_Exercise directions_: Produce an exact copy of all the records.

## Start Dataset

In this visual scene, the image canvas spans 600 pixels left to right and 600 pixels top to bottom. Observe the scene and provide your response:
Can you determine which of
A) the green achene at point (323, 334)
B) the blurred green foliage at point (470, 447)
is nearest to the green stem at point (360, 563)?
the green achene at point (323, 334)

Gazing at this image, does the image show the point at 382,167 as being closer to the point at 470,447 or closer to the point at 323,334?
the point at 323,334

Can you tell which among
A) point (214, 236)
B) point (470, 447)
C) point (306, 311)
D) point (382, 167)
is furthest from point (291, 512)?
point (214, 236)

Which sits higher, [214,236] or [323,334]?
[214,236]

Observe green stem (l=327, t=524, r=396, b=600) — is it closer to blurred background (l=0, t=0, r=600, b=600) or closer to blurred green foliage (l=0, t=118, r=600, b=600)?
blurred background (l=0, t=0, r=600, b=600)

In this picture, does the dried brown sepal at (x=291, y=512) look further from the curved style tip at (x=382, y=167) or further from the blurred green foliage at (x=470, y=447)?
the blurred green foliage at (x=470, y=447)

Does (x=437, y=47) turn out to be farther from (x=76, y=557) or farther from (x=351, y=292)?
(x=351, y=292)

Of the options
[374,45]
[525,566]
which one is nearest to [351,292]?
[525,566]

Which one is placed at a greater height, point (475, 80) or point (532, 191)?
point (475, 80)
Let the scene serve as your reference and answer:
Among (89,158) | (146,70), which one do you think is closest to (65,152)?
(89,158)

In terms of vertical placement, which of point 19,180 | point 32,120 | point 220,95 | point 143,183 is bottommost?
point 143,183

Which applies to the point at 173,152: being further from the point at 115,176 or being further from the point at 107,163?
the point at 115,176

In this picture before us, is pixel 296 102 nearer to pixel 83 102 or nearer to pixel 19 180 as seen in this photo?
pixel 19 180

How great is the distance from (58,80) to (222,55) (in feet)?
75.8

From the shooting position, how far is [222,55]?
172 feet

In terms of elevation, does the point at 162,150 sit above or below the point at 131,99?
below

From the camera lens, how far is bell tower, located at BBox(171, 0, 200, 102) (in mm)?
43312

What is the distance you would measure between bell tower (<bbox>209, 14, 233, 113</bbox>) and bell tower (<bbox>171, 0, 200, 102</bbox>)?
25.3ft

## End Dataset

_Correct output_:
In this visual scene, the image canvas spans 600 pixels left to right and 600 pixels top to bottom. Observe the scene and provide your response:
Can you determine which of
A) the green achene at point (323, 334)
B) the blurred green foliage at point (470, 447)
is nearest to the green stem at point (360, 563)?
the green achene at point (323, 334)

Gazing at this image, does the image show the point at 382,167 as being closer to the point at 470,447 or closer to the point at 323,334?
the point at 323,334

Can you tell which among
A) point (214, 236)
B) point (470, 447)
C) point (306, 311)
D) point (382, 167)
is furthest from point (291, 512)?
point (214, 236)

Which sits higher, [214,236] or [323,334]?
[214,236]

Observe green stem (l=327, t=524, r=396, b=600) — is it closer to blurred background (l=0, t=0, r=600, b=600) or closer to blurred green foliage (l=0, t=118, r=600, b=600)?
blurred background (l=0, t=0, r=600, b=600)

In this picture, does the dried brown sepal at (x=291, y=512) look further from the curved style tip at (x=382, y=167) or further from the blurred green foliage at (x=470, y=447)?
the blurred green foliage at (x=470, y=447)

Does (x=437, y=47) turn out to be farther from (x=76, y=557) or farther from (x=351, y=292)?
(x=351, y=292)

Of the options
[374,45]
[525,566]
which one is nearest to [351,292]?
[525,566]

Which one is placed at a greater height, point (475, 80) or point (532, 191)?
point (475, 80)
Let the scene serve as your reference and answer:
Among (89,158) | (146,70), which one do you think is closest to (65,152)?
(89,158)

In terms of vertical placement, which of point 19,180 | point 32,120 | point 220,95 | point 143,183 is bottommost?
point 143,183

Which applies to the point at 173,152: being further from the point at 115,176 or being further from the point at 107,163?
the point at 115,176

In this picture before us, is pixel 296 102 nearer to pixel 83 102 or nearer to pixel 19 180 as seen in this photo?
pixel 19 180

How great is the distance from (58,80) to (222,55) (in feet)?
75.8

From the shooting position, how far is [222,55]?
172 feet

In terms of elevation, does the point at 162,150 sit above or below the point at 131,99?
below

From the camera lens, how far is bell tower, located at BBox(171, 0, 200, 102) (in mm)?
43312

What is the distance you would measure between bell tower (<bbox>209, 14, 233, 113</bbox>) and bell tower (<bbox>171, 0, 200, 102</bbox>)?
25.3ft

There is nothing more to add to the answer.